This vignette compares the ICAR model used in the NIMBLE Scottish lip cancer case study with three stLMM count-model alternatives: large-size negative-binomial approximations with proper CAR, Leroux CAR, and DAGAR latent effects. The goal is to see how close the stLMM SIR estimates are to the NIMBLE ICAR estimates when the models target the same relative-risk surface but use related, nonidentical spatial priors.

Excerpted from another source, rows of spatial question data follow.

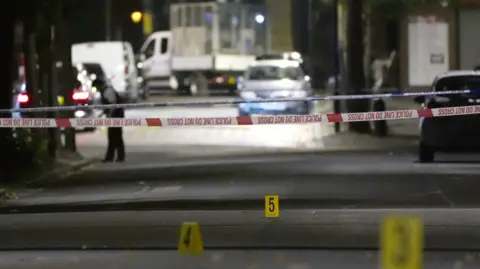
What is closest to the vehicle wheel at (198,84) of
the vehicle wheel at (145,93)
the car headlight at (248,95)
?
the vehicle wheel at (145,93)

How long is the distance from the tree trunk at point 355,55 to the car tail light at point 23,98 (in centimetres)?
913

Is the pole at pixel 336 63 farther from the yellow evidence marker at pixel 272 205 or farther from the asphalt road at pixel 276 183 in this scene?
the yellow evidence marker at pixel 272 205

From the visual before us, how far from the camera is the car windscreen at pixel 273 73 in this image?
28.6m

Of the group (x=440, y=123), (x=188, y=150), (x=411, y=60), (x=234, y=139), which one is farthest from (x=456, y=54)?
(x=440, y=123)

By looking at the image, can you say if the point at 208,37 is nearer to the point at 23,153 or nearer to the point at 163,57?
the point at 163,57

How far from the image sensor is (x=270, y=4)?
43500mm

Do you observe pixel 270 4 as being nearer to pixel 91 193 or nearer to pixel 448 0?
pixel 448 0

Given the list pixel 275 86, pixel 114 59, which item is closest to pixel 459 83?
pixel 275 86

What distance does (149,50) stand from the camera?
1674 inches

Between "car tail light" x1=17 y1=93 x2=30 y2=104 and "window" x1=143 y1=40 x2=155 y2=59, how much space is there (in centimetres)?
2095

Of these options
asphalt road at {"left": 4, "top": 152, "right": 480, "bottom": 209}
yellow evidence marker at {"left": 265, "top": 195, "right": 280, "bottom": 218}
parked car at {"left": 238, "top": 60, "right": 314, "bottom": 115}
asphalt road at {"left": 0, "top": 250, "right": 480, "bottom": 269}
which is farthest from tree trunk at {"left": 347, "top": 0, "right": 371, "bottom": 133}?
asphalt road at {"left": 0, "top": 250, "right": 480, "bottom": 269}

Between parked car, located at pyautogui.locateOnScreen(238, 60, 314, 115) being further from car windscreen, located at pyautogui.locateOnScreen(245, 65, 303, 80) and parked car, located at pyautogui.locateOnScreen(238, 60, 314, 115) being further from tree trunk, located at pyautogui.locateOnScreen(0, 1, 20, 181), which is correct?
tree trunk, located at pyautogui.locateOnScreen(0, 1, 20, 181)

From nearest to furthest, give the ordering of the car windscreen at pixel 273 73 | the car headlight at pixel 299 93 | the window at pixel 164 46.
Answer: the car headlight at pixel 299 93
the car windscreen at pixel 273 73
the window at pixel 164 46

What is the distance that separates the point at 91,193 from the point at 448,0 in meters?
16.4
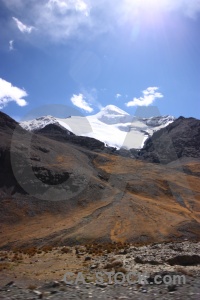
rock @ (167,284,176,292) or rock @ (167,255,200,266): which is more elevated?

The NIMBLE reference model is

\[ \begin{aligned} O_i \mid \lambda_i &\sim \operatorname{Poisson}(\lambda_i E_i),\\ \log(\lambda_i) &= \alpha + \phi_i,\\ 𝛟 &\sim \operatorname{ICAR}(\mathbf{W}, 1/\tau_\phi). \end{aligned} \]

The stLMM proper CAR model is

\[ \begin{aligned} O_i &\sim \operatorname{NB}(\mu_i, r),\\ \log(\mu_i) &= \log(E_i) + \alpha + w_i,\\ \mathbf{w} &\sim N\{0, \sigma^2(\mathbf{D}-\rho\mathbf{G})^{-1}\}. \end{aligned} \]

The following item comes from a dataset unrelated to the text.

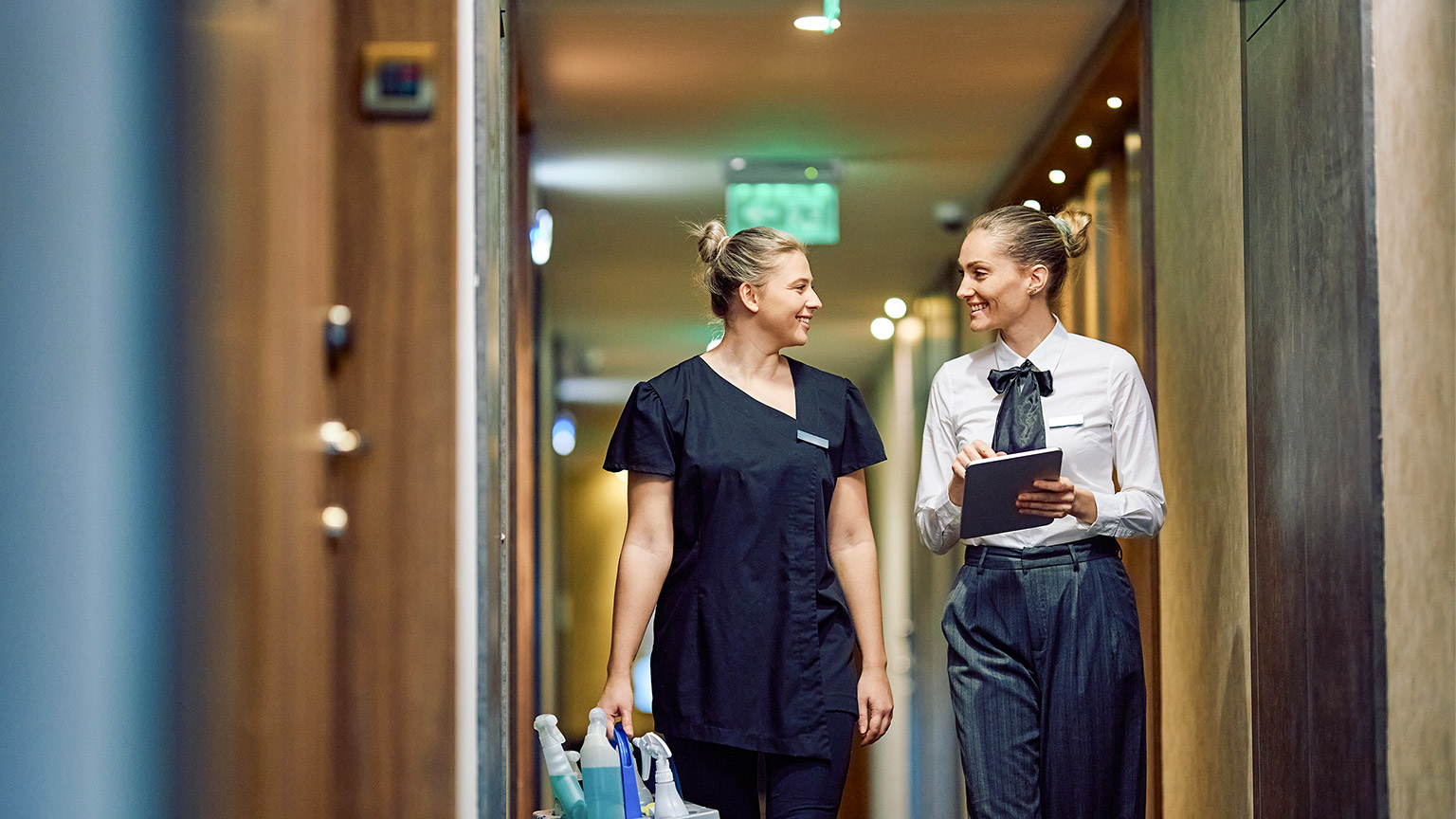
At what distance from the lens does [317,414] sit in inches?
78.0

The stLMM Leroux CAR model uses

\[ \begin{aligned} O_i &\sim \operatorname{NB}(\mu_i, r),\\ \log(\mu_i) &= \log(E_i) + \alpha + w_i,\\ \mathbf{w} &\sim N\{0, \sigma^2[(1-\rho)\mathbf{I}+\rho(\mathbf{D}-\mathbf{G})]^{-1}\}. \end{aligned} \]

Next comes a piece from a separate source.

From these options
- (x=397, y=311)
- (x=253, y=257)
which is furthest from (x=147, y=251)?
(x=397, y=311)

The stLMM DAGAR model uses the same likelihood and offset but replaces the CAR prior with a directed areal prior,

\[ \begin{aligned} O_i &\sim \operatorname{NB}(\mu_i, r),\\ \log(\mu_i) &= \log(E_i) + \alpha + w_i,\\ \mathbf{w} &\sim N\{0, \sigma^2\mathbf{Q}_{\operatorname{DAGAR}}(\rho; \mathbf{G}, \mathcal{O})^{-1}\}, \end{aligned} \]

where \(\mathcal{O}\) is the ordering used to orient the graph.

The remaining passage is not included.